Pasamos junto a un cementerio de tumbas nacidas y subimos una colina que perfectamente podría quedar al este de Falcón, o en la Costa Brava. Las chicharras desgarran el sopor de la tarde y mi meta personal es alcanzar una cerveza en ese bar que se ve a lo lejos, al final de la cuesta.
Al lado del bar hay un puesto de artesanías donde un tipo con un soplete confecciona nazares. Un poco más allá está el castillo de Yoros y el precipicio.
«Más allá del agua, está Sebastopol» —es el único pensamiento que logro colar antes de que se atraviese otra hilera de turistas. Es muy raro estar aquí, parado en Asia, del otro lado del mundo, pero también en casa.

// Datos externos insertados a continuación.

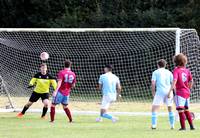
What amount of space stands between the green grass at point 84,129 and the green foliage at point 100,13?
19740 millimetres

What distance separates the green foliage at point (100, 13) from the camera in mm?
39094

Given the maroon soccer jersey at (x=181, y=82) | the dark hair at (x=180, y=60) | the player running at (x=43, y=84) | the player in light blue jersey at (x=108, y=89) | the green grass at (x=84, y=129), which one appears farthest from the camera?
the player running at (x=43, y=84)

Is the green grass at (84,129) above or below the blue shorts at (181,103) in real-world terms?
below

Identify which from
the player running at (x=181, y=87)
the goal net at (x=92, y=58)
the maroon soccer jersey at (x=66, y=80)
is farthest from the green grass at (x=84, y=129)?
the goal net at (x=92, y=58)

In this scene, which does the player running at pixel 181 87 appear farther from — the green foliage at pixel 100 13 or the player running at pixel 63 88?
the green foliage at pixel 100 13

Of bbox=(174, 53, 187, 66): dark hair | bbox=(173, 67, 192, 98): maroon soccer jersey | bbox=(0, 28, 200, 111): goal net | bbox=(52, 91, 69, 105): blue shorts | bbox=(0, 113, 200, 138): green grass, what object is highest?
bbox=(0, 28, 200, 111): goal net

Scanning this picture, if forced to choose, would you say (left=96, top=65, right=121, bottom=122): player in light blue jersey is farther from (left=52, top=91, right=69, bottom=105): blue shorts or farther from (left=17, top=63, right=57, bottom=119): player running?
(left=17, top=63, right=57, bottom=119): player running

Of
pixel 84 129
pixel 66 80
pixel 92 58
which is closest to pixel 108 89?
pixel 66 80

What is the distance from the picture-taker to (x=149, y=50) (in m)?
29.2

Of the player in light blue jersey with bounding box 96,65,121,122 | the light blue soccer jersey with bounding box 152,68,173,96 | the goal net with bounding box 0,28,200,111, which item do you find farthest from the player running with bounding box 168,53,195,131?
the goal net with bounding box 0,28,200,111

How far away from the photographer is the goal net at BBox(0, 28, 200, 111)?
26594mm

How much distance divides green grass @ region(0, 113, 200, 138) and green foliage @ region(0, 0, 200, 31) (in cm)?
1974

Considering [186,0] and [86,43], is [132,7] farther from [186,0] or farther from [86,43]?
[86,43]

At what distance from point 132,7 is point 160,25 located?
324 cm
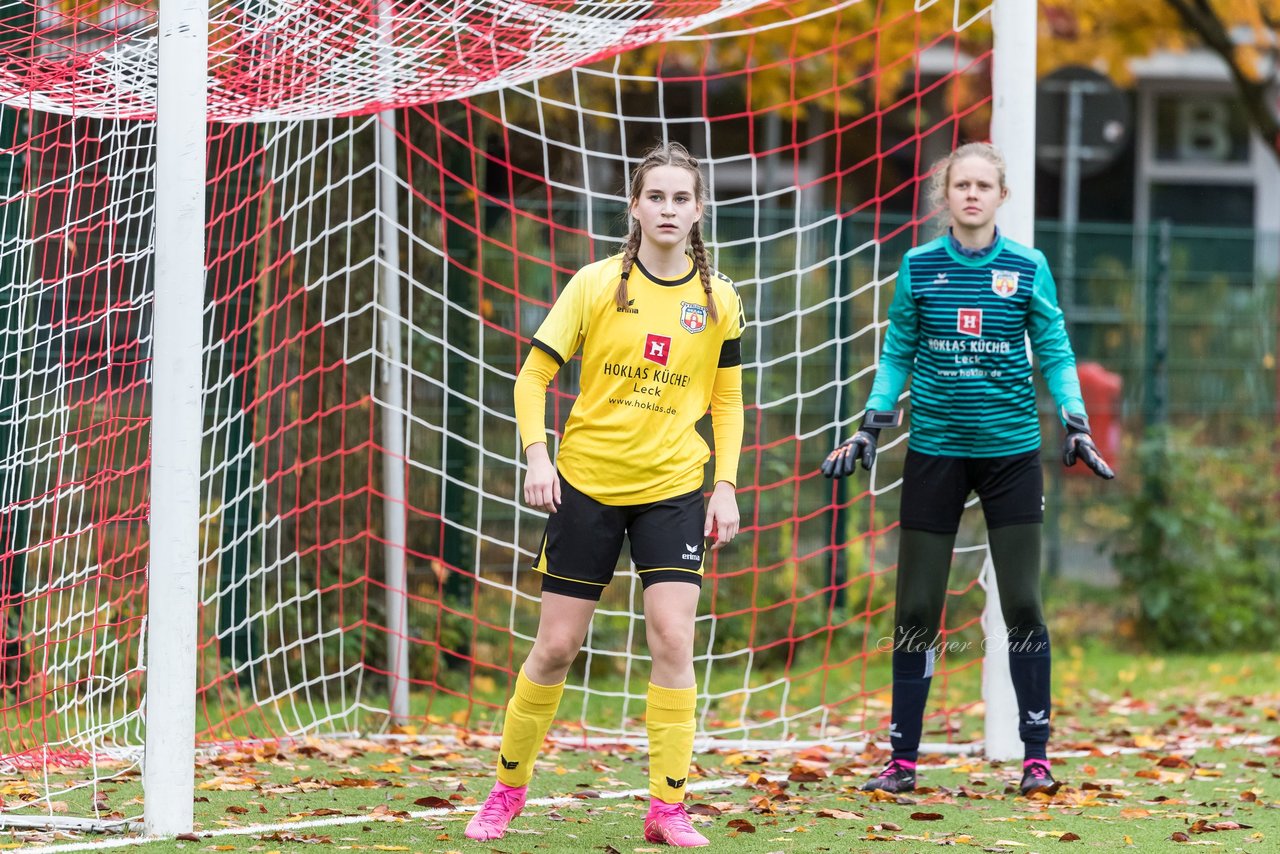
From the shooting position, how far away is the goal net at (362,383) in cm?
513

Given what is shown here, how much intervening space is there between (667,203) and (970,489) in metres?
1.44

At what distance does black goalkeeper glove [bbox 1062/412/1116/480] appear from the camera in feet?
14.2

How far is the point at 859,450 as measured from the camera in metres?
4.48

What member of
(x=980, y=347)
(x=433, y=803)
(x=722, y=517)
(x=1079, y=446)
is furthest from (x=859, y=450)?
(x=433, y=803)

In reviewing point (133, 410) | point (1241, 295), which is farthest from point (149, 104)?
point (1241, 295)

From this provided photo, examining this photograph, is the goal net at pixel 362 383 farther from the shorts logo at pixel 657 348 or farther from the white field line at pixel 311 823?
the shorts logo at pixel 657 348

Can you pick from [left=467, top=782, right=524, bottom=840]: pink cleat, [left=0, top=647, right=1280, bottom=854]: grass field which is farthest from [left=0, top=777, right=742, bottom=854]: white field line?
[left=467, top=782, right=524, bottom=840]: pink cleat

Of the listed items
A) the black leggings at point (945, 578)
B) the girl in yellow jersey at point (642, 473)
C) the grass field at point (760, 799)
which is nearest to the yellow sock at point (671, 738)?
the girl in yellow jersey at point (642, 473)

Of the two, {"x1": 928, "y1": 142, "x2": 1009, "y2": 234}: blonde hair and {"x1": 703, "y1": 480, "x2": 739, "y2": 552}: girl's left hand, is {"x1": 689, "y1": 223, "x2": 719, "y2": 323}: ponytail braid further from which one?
{"x1": 928, "y1": 142, "x2": 1009, "y2": 234}: blonde hair

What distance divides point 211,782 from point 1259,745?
3734 mm

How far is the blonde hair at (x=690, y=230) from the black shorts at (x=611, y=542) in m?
0.51

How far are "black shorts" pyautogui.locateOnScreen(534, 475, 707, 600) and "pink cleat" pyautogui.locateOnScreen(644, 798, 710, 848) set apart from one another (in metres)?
0.55

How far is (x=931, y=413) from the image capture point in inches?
181

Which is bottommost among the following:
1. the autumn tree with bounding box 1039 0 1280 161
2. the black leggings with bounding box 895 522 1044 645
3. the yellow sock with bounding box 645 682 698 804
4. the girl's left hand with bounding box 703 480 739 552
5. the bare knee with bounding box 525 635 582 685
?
the yellow sock with bounding box 645 682 698 804
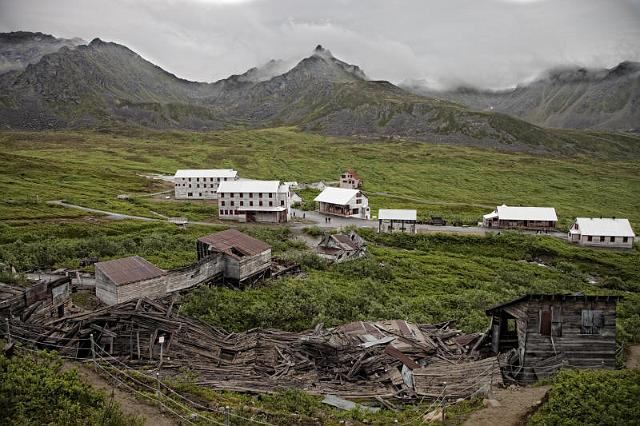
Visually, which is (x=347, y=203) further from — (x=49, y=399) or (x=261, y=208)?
(x=49, y=399)

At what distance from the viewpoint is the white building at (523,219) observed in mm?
84250

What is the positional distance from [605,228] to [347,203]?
40993 millimetres

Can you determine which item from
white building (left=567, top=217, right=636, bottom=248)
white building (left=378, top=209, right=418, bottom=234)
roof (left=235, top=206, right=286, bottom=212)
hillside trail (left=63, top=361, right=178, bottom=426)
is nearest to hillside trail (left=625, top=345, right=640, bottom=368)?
hillside trail (left=63, top=361, right=178, bottom=426)

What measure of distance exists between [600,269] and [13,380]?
221 ft

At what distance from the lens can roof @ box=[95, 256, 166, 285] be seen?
109 feet

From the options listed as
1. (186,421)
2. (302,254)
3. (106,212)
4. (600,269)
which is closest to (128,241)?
(302,254)

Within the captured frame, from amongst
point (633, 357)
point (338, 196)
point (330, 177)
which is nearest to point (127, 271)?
point (633, 357)

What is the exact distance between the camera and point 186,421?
17.8 m

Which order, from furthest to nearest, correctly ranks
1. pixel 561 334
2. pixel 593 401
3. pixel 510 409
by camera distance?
pixel 561 334 < pixel 510 409 < pixel 593 401

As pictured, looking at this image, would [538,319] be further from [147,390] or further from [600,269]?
[600,269]

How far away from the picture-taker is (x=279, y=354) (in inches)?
1019

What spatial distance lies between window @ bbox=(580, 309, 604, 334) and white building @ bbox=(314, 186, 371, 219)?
6341 centimetres

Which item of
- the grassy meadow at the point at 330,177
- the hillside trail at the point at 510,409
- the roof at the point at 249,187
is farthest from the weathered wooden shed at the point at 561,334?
the grassy meadow at the point at 330,177

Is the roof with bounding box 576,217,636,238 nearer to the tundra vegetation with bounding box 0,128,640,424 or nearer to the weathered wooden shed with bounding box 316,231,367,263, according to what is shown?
the tundra vegetation with bounding box 0,128,640,424
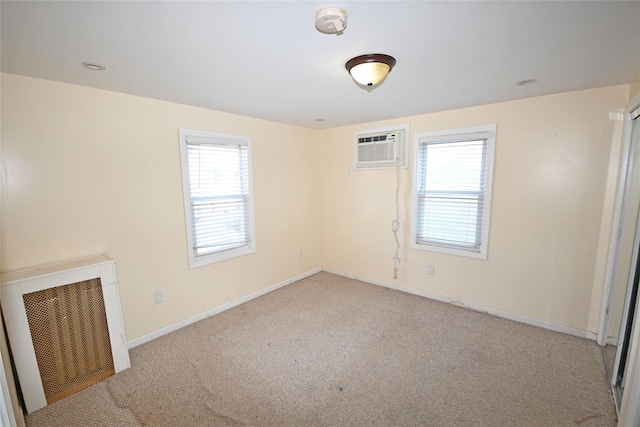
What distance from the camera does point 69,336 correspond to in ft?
6.45

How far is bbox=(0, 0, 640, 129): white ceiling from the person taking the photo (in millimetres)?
1239

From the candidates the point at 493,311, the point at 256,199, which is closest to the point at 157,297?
the point at 256,199

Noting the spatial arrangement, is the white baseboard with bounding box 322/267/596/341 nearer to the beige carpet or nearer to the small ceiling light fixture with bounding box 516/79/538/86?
the beige carpet

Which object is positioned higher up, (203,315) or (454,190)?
(454,190)

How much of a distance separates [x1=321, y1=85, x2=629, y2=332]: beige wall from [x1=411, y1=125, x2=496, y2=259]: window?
0.29ft

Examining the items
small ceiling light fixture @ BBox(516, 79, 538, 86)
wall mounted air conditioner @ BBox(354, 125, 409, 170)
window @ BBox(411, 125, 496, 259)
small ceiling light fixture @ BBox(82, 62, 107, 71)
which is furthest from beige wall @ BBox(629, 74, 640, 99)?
small ceiling light fixture @ BBox(82, 62, 107, 71)

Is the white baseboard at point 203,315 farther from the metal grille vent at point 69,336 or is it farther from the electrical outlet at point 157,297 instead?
the metal grille vent at point 69,336

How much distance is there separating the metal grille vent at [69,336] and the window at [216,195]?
0.94 metres

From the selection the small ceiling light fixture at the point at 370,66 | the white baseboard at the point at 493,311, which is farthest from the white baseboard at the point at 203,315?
the small ceiling light fixture at the point at 370,66

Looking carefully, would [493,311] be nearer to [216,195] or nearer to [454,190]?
[454,190]

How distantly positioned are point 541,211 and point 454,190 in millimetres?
833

Miro hacia atrás, hacia el camino trazado. Escondido en el horizonte, indivisable incluso desde lo alto de esta montaña, está el centro de Estambul, esa gigantesca mancha inabarcable, esa ciudad múltiple, partida entre dos continentes. Tan exótica pero familiar. Eso, familiar. De allí viene este impulso de alejarnos del centro hasta el borde del Mar Negro, de detenernos en cada callejón y descubrir el verdadero origen de las paredes. A veces pareciera que debajo de cada edificio podría encontrar a Caracas, podría encontrarme. Por eso caminamos toda la ciudad, buscando menos asideros, más olvido.